In frame 2, we can deduce, based on the expression `UPPERCASE(var1.hello)`, that `var1.hello` is a string. Therefore, `T39` is a string. We can also infer that `a` is a list of strings.

We can see in this example that variables and type variables form an interconnected graph. Adding a new constraint into the graph may cause rippling effects to allow the system to infer seemingly unconnected nodes.

### Row Polymorphism

The HM type system doesn’t have first-class support for the record type. Luckily, there is an extension to HM called row polymorphism that supports the record type.

The core idea behind row polymorphism is that records can be extended into bigger records. A record type in this type system can be written as `{ t1: T1, ... tk: Tk, ρ}`. The `rho (ρ)` is a polymorphic variable that represents a variable that can be instantiated to extra fields.

Let’s suppose we start with a record variable a.

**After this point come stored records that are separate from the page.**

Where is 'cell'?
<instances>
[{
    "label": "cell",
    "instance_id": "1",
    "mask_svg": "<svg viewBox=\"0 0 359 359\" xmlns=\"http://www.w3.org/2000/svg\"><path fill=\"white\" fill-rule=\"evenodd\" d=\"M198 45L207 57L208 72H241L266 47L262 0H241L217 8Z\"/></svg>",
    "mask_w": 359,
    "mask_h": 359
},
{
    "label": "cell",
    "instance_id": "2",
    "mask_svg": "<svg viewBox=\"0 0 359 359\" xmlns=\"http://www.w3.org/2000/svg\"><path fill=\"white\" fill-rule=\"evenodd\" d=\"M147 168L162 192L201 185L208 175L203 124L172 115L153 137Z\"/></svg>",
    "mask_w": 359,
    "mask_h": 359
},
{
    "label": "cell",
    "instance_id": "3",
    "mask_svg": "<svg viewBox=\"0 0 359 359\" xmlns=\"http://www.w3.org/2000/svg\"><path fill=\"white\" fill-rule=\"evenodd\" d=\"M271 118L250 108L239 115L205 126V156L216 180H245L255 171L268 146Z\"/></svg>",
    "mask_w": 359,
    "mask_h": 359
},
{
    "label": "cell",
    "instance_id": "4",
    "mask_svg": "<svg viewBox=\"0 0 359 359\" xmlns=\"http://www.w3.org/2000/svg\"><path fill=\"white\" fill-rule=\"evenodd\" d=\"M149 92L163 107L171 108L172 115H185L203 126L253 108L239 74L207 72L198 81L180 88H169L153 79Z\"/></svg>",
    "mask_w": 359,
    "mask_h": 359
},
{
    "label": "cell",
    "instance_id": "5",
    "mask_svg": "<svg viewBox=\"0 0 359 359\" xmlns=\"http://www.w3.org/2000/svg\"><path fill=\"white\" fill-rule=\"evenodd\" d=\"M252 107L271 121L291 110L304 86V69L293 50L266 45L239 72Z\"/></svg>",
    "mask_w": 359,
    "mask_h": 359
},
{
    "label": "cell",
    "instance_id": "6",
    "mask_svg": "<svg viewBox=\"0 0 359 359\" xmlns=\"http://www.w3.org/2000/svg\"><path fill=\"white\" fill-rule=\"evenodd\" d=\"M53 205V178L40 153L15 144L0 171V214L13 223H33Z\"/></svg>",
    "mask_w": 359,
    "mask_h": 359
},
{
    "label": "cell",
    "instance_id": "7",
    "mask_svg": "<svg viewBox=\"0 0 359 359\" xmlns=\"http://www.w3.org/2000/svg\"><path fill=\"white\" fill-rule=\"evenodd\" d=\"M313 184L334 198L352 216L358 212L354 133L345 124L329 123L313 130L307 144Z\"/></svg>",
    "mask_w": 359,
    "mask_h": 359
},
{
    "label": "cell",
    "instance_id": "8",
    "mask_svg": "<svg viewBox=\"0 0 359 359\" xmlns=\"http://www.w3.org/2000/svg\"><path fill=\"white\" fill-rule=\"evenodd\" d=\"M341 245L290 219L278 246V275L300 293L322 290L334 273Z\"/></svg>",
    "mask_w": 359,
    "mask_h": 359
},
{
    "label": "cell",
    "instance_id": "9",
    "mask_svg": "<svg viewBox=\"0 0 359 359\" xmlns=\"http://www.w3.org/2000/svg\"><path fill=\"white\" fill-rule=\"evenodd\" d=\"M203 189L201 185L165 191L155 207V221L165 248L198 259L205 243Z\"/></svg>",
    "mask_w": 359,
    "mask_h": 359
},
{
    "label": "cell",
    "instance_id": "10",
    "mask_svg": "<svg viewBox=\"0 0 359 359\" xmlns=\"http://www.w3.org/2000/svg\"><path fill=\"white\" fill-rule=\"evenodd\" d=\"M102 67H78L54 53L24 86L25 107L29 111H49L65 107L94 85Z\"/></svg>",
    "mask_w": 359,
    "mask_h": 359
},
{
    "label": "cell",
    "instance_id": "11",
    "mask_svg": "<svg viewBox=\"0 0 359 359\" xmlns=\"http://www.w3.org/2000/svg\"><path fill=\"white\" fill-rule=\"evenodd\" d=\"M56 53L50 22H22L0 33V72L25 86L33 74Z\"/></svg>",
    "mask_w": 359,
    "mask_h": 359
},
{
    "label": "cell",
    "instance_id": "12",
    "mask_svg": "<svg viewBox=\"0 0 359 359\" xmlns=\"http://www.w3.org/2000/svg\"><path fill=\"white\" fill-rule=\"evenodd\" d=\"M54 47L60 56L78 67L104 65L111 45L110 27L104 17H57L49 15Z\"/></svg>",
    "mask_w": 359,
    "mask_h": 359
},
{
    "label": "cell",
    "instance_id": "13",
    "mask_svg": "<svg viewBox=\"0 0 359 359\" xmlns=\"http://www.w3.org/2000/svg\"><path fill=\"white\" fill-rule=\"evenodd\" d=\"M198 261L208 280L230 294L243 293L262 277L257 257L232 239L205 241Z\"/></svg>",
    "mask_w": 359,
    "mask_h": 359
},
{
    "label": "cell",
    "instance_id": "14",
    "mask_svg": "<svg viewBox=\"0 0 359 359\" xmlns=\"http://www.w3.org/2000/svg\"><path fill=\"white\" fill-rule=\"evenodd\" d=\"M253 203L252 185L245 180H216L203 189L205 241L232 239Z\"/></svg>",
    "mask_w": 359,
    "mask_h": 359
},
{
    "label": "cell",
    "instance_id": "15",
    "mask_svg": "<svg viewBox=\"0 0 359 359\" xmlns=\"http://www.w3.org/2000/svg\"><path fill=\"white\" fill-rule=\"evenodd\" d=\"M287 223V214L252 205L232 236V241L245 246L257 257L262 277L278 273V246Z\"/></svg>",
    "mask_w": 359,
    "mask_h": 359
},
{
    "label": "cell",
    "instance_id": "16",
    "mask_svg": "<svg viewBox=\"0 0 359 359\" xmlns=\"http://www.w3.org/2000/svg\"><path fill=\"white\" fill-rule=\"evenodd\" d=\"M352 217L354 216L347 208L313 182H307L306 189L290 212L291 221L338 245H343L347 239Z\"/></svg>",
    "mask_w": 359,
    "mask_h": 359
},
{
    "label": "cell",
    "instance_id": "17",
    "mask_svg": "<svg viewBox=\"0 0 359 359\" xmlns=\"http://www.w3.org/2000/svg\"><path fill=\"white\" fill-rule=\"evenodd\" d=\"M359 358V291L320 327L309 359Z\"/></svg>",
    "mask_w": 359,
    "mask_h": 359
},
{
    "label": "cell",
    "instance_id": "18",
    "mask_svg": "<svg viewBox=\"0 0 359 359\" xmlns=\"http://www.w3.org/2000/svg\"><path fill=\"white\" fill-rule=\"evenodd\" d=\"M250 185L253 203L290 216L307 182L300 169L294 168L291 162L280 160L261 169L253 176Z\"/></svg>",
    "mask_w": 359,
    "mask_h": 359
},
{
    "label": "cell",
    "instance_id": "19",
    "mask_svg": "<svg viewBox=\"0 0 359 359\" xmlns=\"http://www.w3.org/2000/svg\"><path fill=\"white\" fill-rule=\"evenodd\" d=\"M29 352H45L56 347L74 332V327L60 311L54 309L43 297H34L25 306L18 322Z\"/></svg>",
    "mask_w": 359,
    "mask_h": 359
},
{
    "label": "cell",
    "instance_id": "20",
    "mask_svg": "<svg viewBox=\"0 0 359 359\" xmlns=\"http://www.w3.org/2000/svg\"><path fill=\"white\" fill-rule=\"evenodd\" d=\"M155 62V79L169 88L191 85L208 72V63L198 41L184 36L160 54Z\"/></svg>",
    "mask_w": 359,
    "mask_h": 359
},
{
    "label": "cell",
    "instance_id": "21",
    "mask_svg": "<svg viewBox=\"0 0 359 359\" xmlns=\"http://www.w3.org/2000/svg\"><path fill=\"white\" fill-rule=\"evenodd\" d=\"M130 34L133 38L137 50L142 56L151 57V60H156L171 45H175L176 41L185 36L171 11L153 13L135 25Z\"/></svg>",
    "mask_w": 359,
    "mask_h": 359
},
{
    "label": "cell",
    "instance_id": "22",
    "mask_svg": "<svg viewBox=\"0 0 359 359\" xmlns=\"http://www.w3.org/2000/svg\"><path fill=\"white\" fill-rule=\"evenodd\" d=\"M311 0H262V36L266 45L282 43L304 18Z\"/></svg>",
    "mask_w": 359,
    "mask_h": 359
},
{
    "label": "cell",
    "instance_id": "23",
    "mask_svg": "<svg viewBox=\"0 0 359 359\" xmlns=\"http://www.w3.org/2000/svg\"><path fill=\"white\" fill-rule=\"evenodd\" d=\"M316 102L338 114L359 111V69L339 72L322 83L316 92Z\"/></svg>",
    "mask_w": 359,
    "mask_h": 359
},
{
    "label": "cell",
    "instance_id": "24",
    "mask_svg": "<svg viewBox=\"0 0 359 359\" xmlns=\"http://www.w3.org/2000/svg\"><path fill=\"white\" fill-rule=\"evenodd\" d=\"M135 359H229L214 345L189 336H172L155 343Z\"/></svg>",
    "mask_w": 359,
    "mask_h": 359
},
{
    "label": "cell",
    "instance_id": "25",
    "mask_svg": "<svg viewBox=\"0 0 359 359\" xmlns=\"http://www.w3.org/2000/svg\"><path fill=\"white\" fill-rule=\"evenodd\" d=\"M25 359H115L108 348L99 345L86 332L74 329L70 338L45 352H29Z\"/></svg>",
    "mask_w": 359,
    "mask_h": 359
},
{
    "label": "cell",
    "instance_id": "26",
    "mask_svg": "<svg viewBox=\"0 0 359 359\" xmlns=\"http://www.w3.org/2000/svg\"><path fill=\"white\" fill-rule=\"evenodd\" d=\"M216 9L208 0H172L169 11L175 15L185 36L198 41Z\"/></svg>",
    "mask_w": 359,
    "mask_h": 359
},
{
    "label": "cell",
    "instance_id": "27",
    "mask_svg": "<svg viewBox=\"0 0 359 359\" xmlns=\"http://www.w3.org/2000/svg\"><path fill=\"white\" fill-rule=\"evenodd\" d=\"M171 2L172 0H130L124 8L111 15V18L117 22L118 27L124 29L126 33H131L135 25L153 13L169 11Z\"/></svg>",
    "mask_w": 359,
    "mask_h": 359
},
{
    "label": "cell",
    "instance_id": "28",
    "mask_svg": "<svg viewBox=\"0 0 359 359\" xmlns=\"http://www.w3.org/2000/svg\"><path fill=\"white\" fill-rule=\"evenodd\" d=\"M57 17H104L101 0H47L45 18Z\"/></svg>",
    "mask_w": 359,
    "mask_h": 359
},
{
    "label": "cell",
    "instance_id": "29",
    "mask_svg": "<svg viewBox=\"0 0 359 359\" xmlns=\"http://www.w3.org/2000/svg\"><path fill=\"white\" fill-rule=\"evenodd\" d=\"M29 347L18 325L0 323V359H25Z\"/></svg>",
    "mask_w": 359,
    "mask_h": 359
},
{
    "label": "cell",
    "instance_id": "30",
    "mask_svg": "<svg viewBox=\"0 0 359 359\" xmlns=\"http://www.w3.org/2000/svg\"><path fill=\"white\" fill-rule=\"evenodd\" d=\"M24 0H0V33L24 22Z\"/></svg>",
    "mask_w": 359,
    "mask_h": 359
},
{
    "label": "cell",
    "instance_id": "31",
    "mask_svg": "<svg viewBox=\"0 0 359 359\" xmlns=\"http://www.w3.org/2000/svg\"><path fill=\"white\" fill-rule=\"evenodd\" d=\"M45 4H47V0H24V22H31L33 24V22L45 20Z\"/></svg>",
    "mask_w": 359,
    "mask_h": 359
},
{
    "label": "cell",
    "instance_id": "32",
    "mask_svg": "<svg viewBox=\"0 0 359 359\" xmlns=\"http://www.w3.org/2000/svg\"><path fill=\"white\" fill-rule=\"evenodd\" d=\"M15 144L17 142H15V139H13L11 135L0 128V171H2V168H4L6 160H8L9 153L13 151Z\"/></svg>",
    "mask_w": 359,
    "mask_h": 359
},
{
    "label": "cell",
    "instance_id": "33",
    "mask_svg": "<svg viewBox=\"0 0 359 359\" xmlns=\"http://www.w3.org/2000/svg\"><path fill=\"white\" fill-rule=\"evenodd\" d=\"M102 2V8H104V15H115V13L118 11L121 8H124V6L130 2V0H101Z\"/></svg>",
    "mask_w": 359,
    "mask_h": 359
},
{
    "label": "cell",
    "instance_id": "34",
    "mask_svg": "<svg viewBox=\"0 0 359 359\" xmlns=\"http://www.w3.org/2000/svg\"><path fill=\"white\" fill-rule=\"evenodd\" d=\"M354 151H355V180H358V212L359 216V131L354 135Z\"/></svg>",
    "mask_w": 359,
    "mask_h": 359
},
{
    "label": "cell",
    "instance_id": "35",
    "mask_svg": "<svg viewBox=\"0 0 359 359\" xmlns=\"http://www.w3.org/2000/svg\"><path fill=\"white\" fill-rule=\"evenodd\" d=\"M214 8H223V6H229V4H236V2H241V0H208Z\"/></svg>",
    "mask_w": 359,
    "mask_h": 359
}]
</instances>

Its type is { ρ }. If the compiler encounters `a.b + 1`, it extends the type of `a` to `{ b: number, ρ}`. In other words, each record type has the power to keep extending itself.

In this example, the variable a extends from a record containing just b to a record containing b and c.

### Conclusion

Building a robust type system for Airscript is a never-ending journey. Luckily, there is a lot of research on programming languages we can draw inspiration from. This is what I enjoy the most about working at Airkit – bridging the theoretical world with the real world. I love finding ways to incorporate cool concepts like Hindley Milner into our product to help our developers solve real-world problems in industries like e-commerce and insurance.